## Exercise instructions
A. From the forum thread on PC speakers, translate this sentence into Spanish: "With the sub level all the way down the response is fairly flat."
B. Edit the stretch of the forum thread on PC speakers from "The satellites do" through "quite as old.", putting "gentle" wherever "shallow" appears.

## Supplied passage

*** Begin section ***

I read the specs and it says 200hz. The sub plays up to 100hz. Meaning there's a gap between the two unless it's got a mellow crossover slope. Probably not noticeable but with bigger speakers like 5.25" I think you could easily take care of that.


----------



## CBRworm (Sep 1, 2006)

Thats the frequency they rated the amp for at whatever THD they posted. It is safe to say the satellites play higher than 1khz.

The satellites do reproduce 100hz fairly well with the sub off, the sub plays up to about 300hz with a shallow crossover at just below 100hz. With the sub level all the way down the response is fairly flat.


----------



## Thumper26 (Sep 23, 2005)

anyone compared the 2.1 to the GMX set? bestbuy has the 2.1's in stock, which means i can pick them up tonight, but I can get the GMX's online for cheaper.

just wondering what the differences in sound are.

the GMX's look better on paper, and aren't quite as old.


----------



## andthelam (Aug 9, 2006)

What about the Swans M-200 or M200MKII? Its not the highs, lows or the power that will get you but the soundstage, imaging and tangibility of the instruments and musicians are way way better than my Klipsch speakers.


----------



## Thumper26 (Sep 23, 2005)

swans are more than i want to pay. here is the review for the 2300's. halfway down the page on the right it lists the top pc speakers. these were number 1, the klipsch's were number 5.

http://reviews.cnet.com/pc-speakers/logitech-z-2300/4505-3179_7-30993080.html?tag=txt

i've went by cnet's ratings before and they were pretty accurate, so i'm just going to try and get a set of the logi's.


----------



## niceguy (Mar 12, 2006)

Funny, I was in BB yesterday and the Klipsch Pro Media 2.1s really caught me by surprise....surprisingly natural sounding (playing some old jazz instrumentals)..of course, the driver housings looked much larger than the average PC satellites.

1" horn driver and 3" Fiberglass woofer....

*** End section ***

## Information

*** Begin section ***

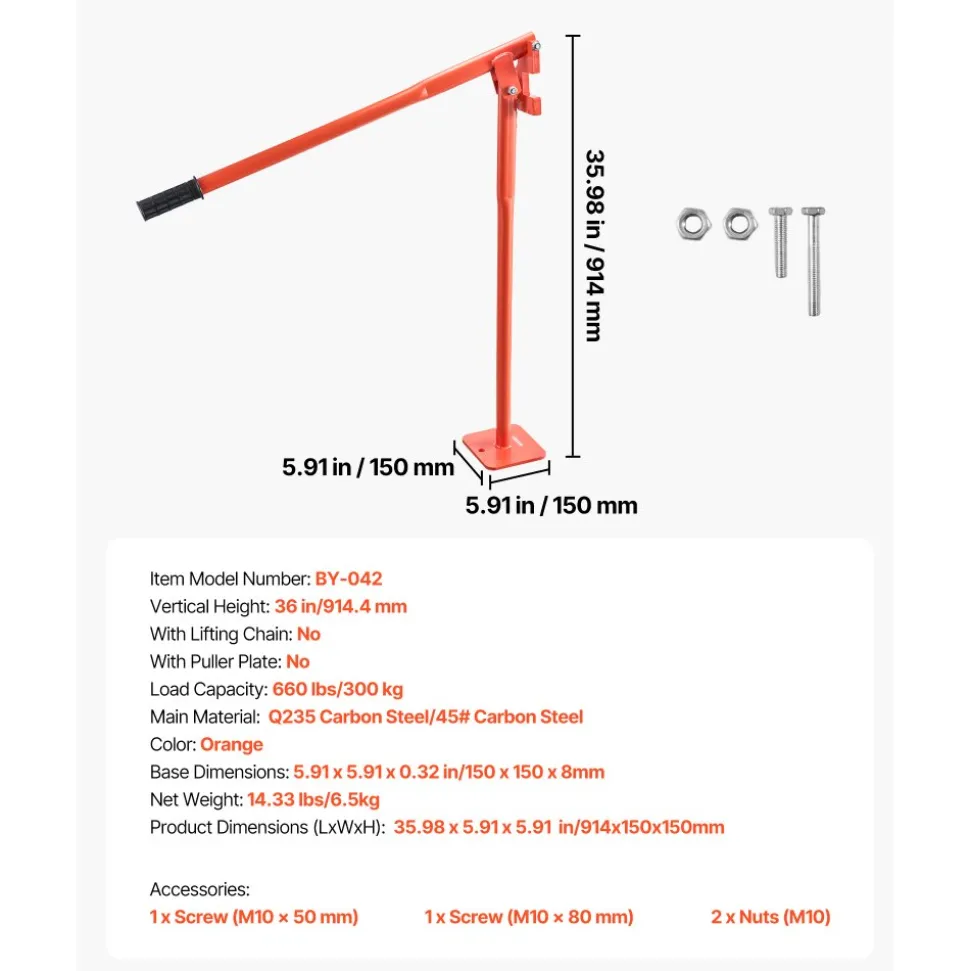 35.98 in / 914 mm

5.91 in / 150 mm

5.91 in / 150 mm

Item Model Number: BY-042
Vertical Height: 36 in/914.4 mm
With Lifting Chain: No
With Puller Plate: No
Load Capacity: 660 lbs/300 kg
Main Material: Q235 Carbon Steel/45# Carbon Steel
Color: Orange
Base Dimensions: 5.91 x 5.91 x 0.32 in/150 x 150 x 8mm
Net Weight: 14.33 lbs/6.5kg
Product Dimensions (LxWxH): 35.98 x 5.91 x 5.91 in/914x150x150mm

Accessories:
1 x Screw (M10 × 50 mm)
1 x Screw (M10 × 80 mm)
2 x Nuts (M10)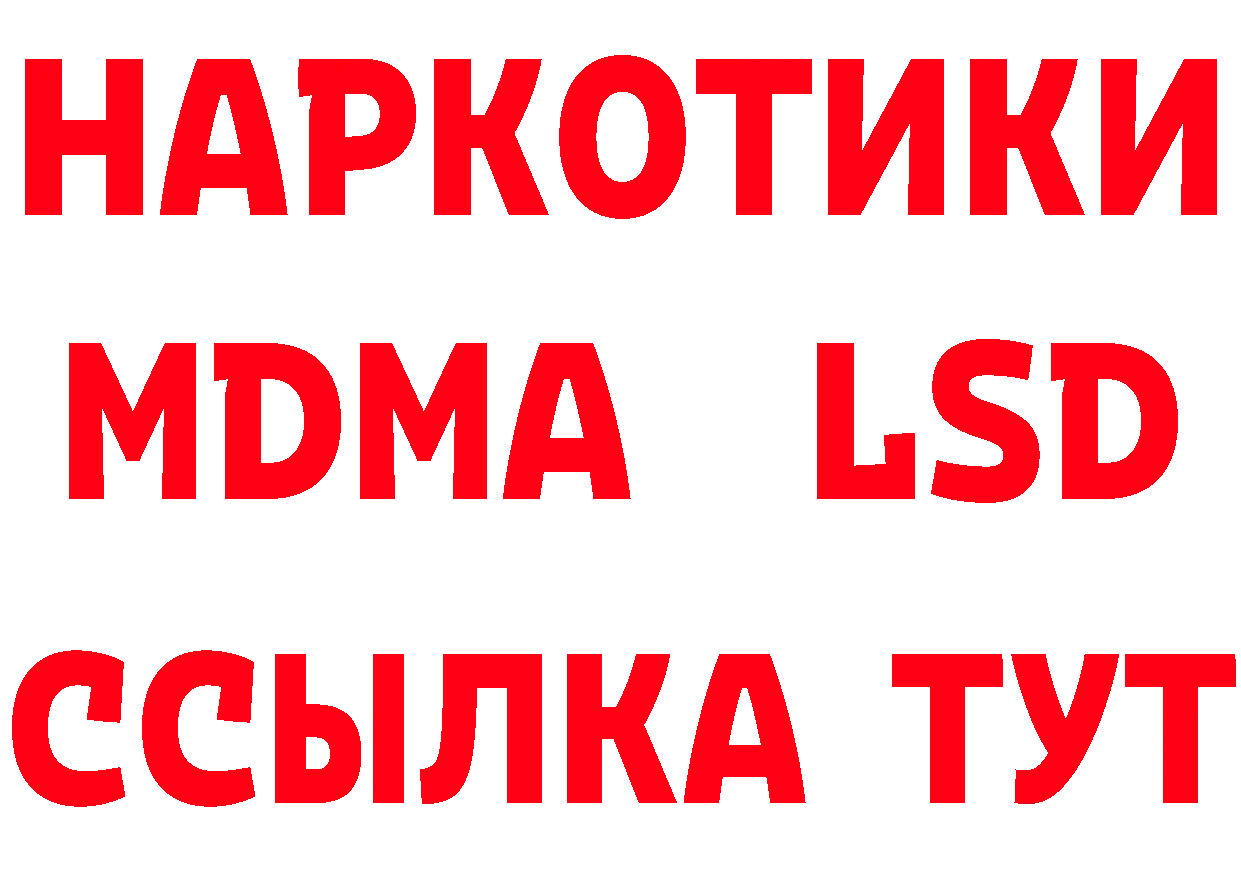 НАРКОТИКИ
MDMA LSD
ССЫЛКА ТУТ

*** End section ***

## Answers to the exercises
A. Con el nivel del sub completamente al mínimo, la respuesta es bastante plana.

B.
The satellites do reproduce 100hz fairly well with the sub off, the sub plays up to about 300hz with a gentle crossover at just below 100hz. With the sub level all the way down the response is fairly flat.


----------



## Thumper26 (Sep 23, 2005)

anyone compared the 2.1 to the GMX set? bestbuy has the 2.1's in stock, which means i can pick them up tonight, but I can get the GMX's online for cheaper.

just wondering what the differences in sound are.

the GMX's look better on paper, and aren't quite as old.